[Stored entries]

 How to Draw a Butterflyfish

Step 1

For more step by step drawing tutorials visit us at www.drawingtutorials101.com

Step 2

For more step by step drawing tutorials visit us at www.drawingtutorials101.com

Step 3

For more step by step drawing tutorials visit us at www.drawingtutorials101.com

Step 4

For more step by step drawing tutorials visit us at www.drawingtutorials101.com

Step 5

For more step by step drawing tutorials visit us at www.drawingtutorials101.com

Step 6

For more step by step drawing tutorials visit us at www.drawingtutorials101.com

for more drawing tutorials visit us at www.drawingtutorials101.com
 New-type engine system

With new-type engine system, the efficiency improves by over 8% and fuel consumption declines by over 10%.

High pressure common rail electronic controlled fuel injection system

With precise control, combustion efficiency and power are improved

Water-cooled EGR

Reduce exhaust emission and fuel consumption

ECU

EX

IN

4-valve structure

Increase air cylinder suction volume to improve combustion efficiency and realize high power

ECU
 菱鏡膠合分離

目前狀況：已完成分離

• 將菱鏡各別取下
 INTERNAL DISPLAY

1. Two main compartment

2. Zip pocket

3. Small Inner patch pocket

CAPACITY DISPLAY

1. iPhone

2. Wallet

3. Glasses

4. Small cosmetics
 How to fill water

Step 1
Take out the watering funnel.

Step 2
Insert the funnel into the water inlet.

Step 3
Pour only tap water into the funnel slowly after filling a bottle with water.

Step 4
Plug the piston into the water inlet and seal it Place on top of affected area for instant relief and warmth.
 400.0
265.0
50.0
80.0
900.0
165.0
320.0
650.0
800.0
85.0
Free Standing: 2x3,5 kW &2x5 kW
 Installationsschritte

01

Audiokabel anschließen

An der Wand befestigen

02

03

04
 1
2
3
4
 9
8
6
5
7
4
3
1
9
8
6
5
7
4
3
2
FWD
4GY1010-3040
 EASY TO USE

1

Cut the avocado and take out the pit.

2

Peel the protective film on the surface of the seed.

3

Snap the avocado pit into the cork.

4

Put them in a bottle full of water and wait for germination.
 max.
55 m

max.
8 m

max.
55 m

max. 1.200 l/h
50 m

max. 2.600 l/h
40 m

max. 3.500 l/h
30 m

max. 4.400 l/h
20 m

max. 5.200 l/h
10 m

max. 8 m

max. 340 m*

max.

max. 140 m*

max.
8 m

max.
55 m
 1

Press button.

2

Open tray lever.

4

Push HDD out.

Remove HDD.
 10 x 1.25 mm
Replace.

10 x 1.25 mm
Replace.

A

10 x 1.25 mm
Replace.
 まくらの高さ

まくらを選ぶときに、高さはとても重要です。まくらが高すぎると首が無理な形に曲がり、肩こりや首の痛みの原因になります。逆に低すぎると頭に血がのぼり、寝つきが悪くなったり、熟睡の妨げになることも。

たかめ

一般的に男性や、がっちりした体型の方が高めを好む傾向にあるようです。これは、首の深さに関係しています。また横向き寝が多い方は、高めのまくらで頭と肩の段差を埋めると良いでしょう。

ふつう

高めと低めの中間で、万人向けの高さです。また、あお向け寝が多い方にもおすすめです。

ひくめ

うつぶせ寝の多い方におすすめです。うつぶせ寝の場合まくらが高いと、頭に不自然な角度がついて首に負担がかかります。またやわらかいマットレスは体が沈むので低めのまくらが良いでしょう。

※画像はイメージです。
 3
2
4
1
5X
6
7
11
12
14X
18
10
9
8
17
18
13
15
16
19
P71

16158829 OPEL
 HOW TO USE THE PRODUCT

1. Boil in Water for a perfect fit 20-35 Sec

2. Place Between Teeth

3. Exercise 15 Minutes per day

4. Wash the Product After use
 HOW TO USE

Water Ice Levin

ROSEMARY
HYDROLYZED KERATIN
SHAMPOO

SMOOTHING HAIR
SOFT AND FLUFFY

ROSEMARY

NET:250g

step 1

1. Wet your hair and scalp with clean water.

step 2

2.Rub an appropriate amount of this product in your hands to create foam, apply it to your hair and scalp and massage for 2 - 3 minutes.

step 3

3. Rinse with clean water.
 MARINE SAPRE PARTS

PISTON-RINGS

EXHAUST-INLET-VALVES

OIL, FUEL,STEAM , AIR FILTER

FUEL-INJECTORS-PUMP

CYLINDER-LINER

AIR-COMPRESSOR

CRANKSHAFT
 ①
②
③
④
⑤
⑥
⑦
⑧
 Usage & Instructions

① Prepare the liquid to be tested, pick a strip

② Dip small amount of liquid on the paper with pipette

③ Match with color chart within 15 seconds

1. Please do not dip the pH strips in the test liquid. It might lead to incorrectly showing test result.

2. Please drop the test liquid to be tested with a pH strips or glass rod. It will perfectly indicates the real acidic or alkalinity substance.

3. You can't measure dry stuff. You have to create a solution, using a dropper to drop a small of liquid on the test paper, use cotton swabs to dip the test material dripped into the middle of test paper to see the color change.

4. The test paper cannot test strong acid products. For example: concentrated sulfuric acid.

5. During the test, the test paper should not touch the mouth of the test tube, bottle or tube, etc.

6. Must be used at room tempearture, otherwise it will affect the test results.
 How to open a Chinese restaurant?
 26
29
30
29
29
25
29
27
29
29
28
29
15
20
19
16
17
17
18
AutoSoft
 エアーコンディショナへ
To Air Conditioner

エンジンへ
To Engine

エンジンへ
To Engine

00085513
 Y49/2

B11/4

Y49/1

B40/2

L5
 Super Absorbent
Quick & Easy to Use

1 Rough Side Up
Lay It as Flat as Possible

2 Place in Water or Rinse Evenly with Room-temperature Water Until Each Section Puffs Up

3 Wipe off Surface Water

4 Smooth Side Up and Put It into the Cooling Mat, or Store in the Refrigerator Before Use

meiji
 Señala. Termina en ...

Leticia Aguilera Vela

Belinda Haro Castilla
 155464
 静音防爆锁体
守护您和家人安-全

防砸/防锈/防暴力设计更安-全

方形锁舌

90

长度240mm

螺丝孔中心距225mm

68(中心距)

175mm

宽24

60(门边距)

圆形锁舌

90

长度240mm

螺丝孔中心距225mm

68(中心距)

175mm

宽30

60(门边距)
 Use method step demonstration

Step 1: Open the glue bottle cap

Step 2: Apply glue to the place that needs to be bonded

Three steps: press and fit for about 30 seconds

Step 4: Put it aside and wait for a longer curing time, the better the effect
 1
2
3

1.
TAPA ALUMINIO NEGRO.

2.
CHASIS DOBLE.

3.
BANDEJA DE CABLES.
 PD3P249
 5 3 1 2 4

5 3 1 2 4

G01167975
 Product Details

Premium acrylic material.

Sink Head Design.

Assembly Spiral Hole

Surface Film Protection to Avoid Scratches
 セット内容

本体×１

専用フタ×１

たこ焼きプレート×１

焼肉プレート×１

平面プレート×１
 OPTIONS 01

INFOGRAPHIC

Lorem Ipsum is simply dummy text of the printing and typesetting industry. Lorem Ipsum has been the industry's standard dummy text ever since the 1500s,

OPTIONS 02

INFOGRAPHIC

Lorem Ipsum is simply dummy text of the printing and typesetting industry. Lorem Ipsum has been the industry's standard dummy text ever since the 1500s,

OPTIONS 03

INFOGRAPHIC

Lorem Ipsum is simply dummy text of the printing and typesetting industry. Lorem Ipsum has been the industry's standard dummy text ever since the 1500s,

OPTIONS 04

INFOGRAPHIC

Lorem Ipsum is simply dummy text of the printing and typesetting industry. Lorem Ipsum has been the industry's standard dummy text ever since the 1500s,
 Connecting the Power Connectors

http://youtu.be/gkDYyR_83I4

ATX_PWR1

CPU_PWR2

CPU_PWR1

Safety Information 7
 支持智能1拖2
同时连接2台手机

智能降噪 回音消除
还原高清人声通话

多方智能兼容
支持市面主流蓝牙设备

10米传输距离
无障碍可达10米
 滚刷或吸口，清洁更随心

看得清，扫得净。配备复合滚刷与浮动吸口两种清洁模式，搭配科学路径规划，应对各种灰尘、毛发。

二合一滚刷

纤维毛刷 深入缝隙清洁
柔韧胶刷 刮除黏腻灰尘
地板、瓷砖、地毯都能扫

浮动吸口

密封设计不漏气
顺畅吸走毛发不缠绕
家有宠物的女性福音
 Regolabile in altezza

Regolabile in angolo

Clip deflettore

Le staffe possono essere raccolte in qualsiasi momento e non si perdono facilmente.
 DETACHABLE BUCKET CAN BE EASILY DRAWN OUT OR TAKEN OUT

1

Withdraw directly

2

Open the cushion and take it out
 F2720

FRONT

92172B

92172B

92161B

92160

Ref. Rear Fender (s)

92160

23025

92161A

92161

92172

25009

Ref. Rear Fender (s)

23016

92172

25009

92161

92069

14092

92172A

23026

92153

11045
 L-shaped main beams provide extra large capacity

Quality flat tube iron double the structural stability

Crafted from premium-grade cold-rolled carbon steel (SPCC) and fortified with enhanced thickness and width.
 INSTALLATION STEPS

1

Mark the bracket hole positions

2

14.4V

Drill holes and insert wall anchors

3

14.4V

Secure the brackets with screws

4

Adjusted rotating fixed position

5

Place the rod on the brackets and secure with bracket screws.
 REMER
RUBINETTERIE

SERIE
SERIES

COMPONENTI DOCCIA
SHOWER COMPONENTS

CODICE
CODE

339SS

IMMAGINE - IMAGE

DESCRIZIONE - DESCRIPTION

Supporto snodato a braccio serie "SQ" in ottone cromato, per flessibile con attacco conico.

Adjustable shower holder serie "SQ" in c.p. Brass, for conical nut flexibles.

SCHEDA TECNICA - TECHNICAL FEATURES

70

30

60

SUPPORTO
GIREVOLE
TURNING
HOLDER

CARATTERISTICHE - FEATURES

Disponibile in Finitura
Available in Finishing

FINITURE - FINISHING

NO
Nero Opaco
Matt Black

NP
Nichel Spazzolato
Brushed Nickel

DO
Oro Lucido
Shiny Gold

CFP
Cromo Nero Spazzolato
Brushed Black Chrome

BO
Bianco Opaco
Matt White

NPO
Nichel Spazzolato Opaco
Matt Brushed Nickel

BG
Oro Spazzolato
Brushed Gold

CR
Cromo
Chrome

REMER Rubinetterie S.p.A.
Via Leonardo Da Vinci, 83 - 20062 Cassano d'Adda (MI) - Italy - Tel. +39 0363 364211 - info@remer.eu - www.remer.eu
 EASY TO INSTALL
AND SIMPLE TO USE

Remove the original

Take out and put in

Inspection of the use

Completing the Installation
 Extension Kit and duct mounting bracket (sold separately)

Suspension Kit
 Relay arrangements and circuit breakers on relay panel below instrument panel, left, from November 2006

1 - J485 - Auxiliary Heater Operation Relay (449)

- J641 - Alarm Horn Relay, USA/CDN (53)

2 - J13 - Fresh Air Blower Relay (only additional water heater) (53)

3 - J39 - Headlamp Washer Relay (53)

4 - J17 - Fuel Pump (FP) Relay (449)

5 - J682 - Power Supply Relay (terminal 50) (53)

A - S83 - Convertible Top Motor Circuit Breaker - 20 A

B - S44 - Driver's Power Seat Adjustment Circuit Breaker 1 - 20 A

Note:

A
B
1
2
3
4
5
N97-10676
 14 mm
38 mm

### Work task
Looking at the entries, work out how many lines hold the word "avocado". Give the number and nothing else.

### Exercise response
2